Before developing a new speech dialog system (SDS) in a new domain, developers have to examine how users would interact with such a system. A previous Internet user study revealed that the human-machine speech interaction styles vary depending on the type of Internet activity [5]. The subjects were presented graphically depicted Internet tasks which had to be solved orally. The tasks were categorized according to Kellar’s Web information task classification [7]:

  • Information Seeking: e.g., fact finding

  • Information Exchange:

    • Transactions: e.g., hotel booking

    • Communications: e.g., sending a Facebook message

The analysis of the speech data revealed that a natural communication style occurred most frequently in information seeking tasks. As for information exchange tasks subjects used natural communication and command-based speaking style equally. This result is valid for transaction and communication tasks. Because of the equal frequency of occurrence we have to examine which speech dialog strategy is the most suitable for performing information exchange tasks before starting to develop a SDS.

This paper reports from work in progress in which different in-car SDS are compared. The SDS are based on different speech dialog strategies, a command-based and a conversational dialog, which will be evaluated on usability and distraction. The systems have been developed for German users and allow for performing an Internet activity for information exchange (using the example of a hotel booking service) by speech. As common in in-car SDS the speech interaction is supported by a graphical user interface (GUI).
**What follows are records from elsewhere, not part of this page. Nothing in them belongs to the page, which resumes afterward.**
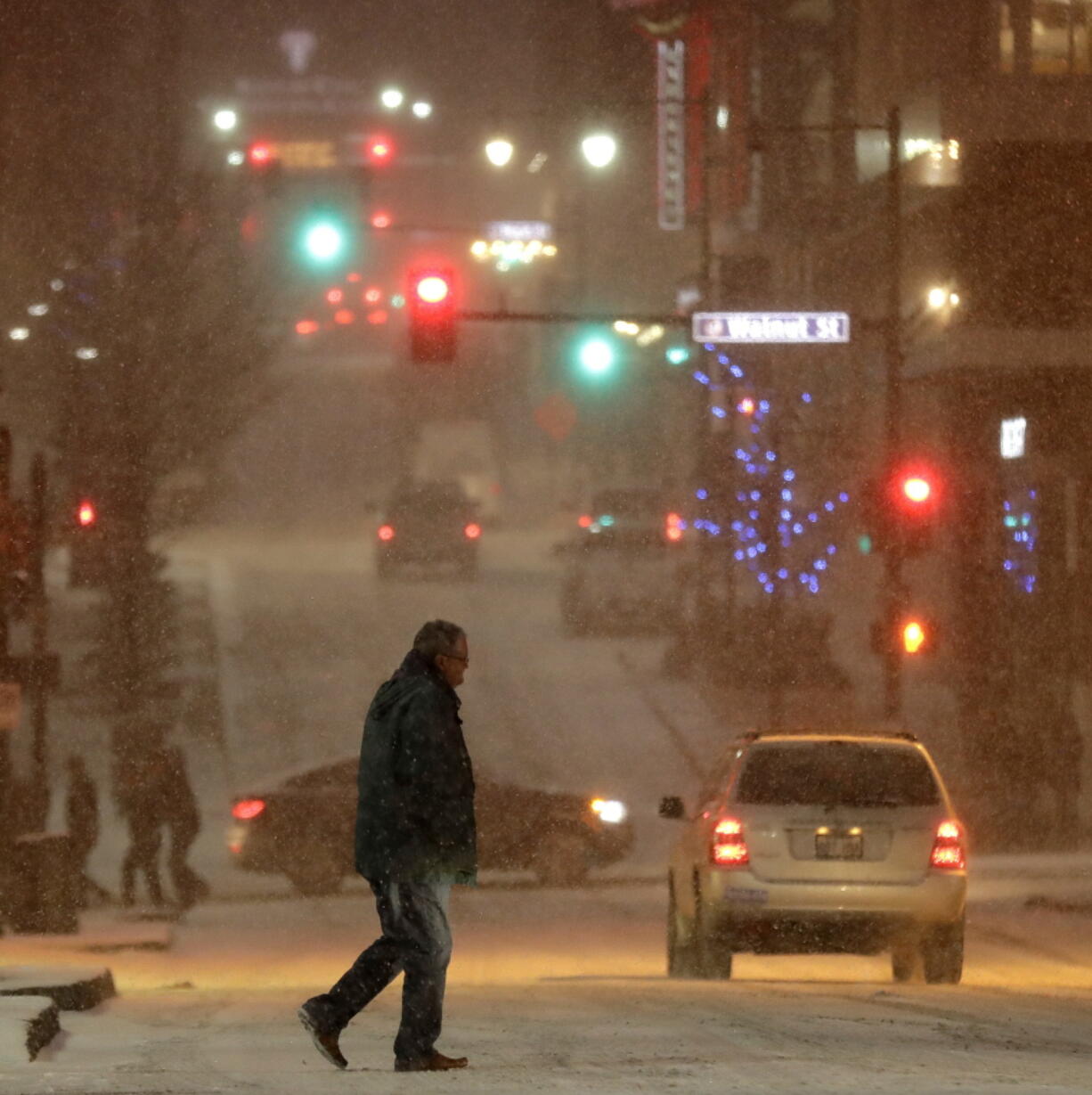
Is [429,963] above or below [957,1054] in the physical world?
above

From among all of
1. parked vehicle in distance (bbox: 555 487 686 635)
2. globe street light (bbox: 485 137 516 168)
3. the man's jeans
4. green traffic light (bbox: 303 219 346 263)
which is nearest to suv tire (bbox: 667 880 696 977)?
the man's jeans

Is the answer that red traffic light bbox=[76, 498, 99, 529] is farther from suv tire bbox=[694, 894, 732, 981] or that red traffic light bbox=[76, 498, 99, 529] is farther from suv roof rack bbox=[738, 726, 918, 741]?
suv tire bbox=[694, 894, 732, 981]

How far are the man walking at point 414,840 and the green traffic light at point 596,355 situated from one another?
16.5 meters

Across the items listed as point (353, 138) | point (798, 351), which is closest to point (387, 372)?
point (353, 138)

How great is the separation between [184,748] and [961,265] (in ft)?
50.7

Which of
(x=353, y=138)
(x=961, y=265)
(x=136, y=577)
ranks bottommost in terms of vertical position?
(x=136, y=577)

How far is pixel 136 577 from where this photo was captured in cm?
3919

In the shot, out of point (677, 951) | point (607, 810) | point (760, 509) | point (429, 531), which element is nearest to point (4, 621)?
point (607, 810)

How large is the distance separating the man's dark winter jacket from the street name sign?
13318 millimetres

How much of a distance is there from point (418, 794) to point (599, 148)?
734 inches

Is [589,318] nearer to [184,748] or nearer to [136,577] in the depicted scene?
[184,748]

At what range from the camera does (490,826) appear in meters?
20.2

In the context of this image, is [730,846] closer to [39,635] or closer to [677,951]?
[677,951]

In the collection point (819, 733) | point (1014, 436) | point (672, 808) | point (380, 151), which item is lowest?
point (672, 808)
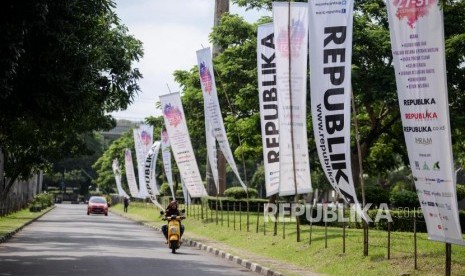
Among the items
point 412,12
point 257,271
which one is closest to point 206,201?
point 257,271

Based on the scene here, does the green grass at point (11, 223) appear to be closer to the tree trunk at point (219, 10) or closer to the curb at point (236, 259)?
the curb at point (236, 259)

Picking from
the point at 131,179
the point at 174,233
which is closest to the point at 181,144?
the point at 174,233

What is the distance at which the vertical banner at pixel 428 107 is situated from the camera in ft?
41.7

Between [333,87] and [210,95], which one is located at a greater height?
[210,95]

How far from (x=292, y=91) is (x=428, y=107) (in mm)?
8504

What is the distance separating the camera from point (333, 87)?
1700 cm

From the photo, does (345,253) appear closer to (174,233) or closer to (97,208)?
(174,233)

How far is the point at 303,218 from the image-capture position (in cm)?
3184

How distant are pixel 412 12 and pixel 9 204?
45.7 m

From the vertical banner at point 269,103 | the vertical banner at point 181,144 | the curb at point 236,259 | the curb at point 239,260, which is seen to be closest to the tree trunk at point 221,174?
the vertical banner at point 181,144

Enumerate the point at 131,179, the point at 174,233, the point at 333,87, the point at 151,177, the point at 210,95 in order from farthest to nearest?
1. the point at 131,179
2. the point at 151,177
3. the point at 210,95
4. the point at 174,233
5. the point at 333,87

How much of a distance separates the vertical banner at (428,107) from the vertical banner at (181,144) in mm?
18338

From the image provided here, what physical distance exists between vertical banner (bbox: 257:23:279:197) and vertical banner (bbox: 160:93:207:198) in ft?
27.8

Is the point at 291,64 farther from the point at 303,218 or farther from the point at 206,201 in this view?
the point at 206,201
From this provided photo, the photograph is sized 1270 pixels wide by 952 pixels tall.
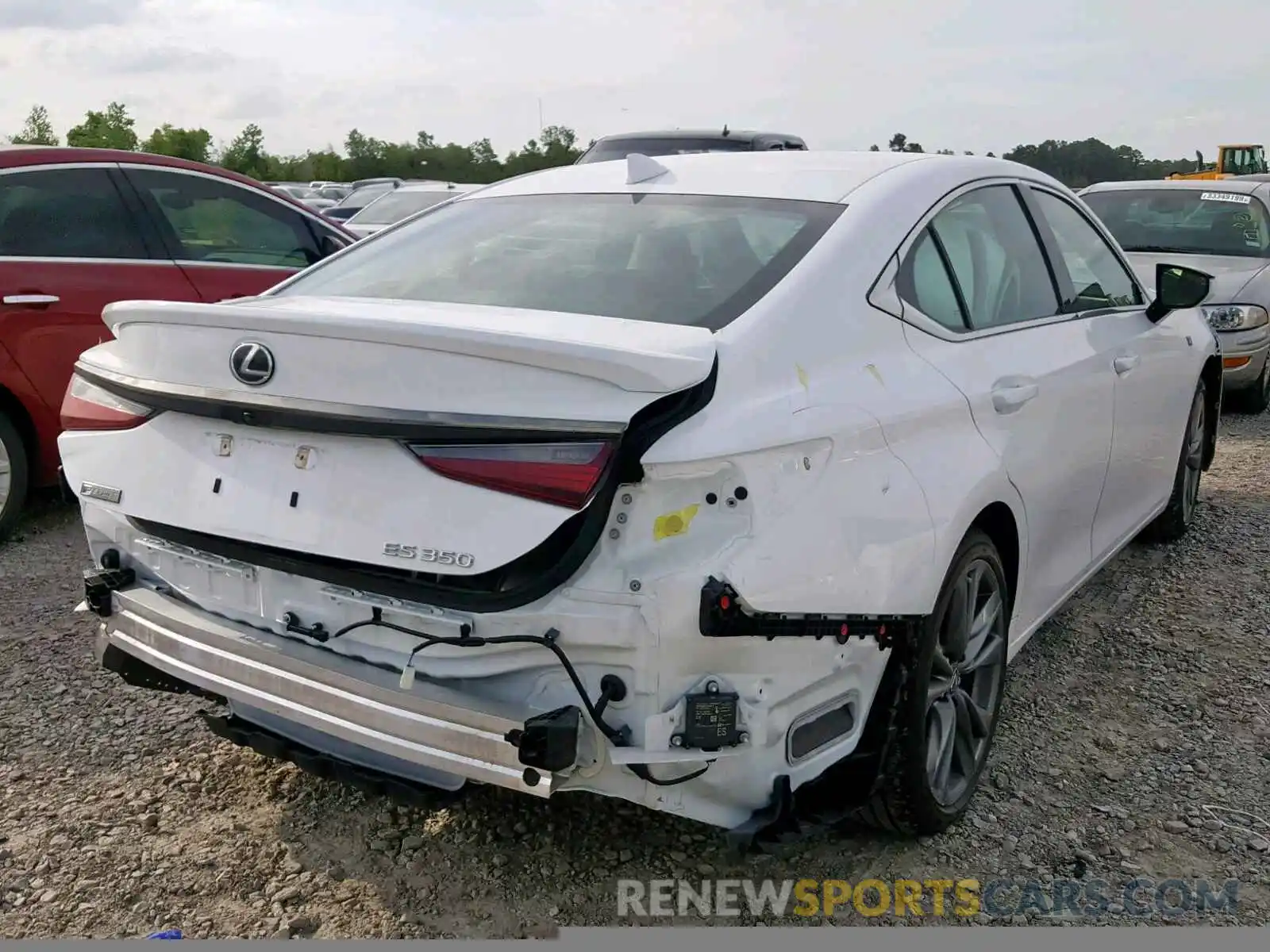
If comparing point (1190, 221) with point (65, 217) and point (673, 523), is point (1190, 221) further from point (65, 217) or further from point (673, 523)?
point (673, 523)

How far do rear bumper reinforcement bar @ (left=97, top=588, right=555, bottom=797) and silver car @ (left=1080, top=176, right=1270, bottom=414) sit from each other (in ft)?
21.2

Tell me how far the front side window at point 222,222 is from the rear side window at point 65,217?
0.56 feet

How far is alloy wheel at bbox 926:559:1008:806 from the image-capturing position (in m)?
2.80

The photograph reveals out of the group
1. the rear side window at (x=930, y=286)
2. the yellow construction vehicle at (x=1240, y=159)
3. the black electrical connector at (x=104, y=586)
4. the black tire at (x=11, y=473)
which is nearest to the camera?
the black electrical connector at (x=104, y=586)

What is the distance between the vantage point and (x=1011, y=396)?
10.0 ft

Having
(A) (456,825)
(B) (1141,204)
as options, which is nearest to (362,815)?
(A) (456,825)

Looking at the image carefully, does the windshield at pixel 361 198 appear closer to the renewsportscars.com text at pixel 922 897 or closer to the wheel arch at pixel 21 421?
the wheel arch at pixel 21 421

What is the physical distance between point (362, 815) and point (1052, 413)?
2174mm

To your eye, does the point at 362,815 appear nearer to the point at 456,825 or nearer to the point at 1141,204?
the point at 456,825

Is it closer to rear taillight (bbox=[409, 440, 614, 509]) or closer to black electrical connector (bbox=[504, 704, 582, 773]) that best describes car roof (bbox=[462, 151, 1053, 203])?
rear taillight (bbox=[409, 440, 614, 509])

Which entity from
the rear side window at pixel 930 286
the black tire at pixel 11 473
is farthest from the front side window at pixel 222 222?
the rear side window at pixel 930 286

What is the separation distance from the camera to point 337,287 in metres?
3.20

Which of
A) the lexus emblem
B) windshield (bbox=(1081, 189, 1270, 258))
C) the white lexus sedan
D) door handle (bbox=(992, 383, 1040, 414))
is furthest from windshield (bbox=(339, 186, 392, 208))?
the lexus emblem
Different GUIs are designed in order to support the respective dialog strategy and to raise the level of naturalness. This research is conducted within the scope of the EU FP7 funding project GetHomeSafe.Footnote 1

The following paper is structured as follows: Sect. 2.2 gives an overview on previous studies on this research topic. In Sect. 2.3 the functionality of the hotel booking service is explained. Section 2.4 presents the different human-machine interaction (HMI) concepts which are developed within this research work. Here, the different speech dialog strategies and the different GUI concepts are explained. Section 2.5 describes the planned experiments to be conducted in the near future in order to evaluate the different HMI concepts and, finally, conclusions are drawn.

2 Related Work

First studies on the evaluation of dialog strategies have been conducted by Devillers et al. [2] who compare two SDS allowing the user for retrieving touristic information. One dialog strategy guides the user via system suggestions, the other does not. The evaluated dialog strategies comprise the fundamental ideas our command-based and conversational dialog strategy consist of (which are explained in detail in Sect. 2.4). By applying qualitative and quantitative criteria, they conclude that user guidance is suitable for novices and appreciated by all kind of users. However, there was no GUI involved and the speech interaction was performed as primary task. Considering the driving use case other results may be achieved since the primary task is driving.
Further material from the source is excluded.